_Description of the task:_
Reproduce everything from the line containing "Does the position" down to the end of the material, shifting each coordinate in the answers up by 127.

_Record extracts:_
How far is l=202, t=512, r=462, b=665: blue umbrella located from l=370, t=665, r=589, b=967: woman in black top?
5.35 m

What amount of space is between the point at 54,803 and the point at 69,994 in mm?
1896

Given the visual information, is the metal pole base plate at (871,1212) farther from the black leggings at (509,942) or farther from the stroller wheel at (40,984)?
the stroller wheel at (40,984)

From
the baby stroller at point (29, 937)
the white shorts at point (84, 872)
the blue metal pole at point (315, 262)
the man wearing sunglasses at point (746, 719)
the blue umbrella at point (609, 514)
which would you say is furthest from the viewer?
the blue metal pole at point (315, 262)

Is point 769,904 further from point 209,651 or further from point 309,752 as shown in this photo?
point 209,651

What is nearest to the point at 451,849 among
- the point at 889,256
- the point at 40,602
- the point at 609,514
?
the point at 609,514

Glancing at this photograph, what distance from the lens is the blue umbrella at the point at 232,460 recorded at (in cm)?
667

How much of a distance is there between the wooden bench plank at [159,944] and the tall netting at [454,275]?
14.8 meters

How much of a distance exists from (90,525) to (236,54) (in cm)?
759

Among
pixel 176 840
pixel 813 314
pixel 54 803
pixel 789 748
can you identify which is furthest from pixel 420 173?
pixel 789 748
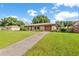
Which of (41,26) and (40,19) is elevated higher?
(40,19)

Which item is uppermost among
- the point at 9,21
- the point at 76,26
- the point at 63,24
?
the point at 9,21

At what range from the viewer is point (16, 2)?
8.18 meters

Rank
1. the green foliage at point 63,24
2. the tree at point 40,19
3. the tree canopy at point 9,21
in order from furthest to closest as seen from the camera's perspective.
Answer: the green foliage at point 63,24
the tree canopy at point 9,21
the tree at point 40,19

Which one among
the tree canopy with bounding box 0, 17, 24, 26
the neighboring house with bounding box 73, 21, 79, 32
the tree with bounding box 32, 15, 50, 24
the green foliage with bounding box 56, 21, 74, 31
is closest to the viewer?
the tree with bounding box 32, 15, 50, 24

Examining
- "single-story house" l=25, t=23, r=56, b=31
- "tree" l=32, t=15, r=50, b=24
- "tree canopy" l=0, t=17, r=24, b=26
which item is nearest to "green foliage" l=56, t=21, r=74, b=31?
"single-story house" l=25, t=23, r=56, b=31

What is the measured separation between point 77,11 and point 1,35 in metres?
4.50

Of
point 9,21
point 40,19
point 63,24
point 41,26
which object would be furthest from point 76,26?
→ point 9,21

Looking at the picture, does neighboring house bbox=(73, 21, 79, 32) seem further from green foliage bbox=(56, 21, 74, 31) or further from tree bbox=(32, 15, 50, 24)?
tree bbox=(32, 15, 50, 24)

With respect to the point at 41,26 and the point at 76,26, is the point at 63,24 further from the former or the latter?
the point at 41,26

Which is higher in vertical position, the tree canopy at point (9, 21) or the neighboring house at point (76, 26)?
the tree canopy at point (9, 21)

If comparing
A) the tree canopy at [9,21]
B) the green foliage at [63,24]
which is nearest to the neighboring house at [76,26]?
the green foliage at [63,24]

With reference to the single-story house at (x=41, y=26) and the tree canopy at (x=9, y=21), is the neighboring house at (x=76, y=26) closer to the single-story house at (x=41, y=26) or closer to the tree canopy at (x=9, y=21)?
A: the single-story house at (x=41, y=26)

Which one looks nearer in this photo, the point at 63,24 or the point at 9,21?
the point at 9,21

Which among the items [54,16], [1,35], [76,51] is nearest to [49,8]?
[54,16]
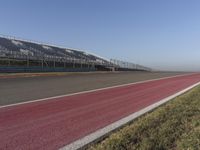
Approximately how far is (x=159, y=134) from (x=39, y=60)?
58701 millimetres

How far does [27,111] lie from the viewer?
9.41 metres

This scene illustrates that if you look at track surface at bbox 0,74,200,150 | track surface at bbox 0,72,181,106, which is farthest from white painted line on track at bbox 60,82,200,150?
track surface at bbox 0,72,181,106

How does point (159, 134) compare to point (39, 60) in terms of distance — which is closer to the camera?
point (159, 134)

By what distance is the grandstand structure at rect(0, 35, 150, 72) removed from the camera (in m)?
54.2

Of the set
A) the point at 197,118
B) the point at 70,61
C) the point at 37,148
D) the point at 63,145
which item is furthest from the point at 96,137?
the point at 70,61

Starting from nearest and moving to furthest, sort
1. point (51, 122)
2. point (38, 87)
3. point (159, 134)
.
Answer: point (159, 134), point (51, 122), point (38, 87)

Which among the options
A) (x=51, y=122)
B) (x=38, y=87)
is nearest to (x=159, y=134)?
(x=51, y=122)

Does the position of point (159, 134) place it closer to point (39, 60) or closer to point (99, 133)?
point (99, 133)

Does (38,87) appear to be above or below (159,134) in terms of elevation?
below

_Reply:_
Does the position of point (159, 134) place it closer to point (39, 60) or closer to point (99, 133)?
point (226, 260)

Does (38,87) appear to be above or below (159,134) in terms of elevation?
below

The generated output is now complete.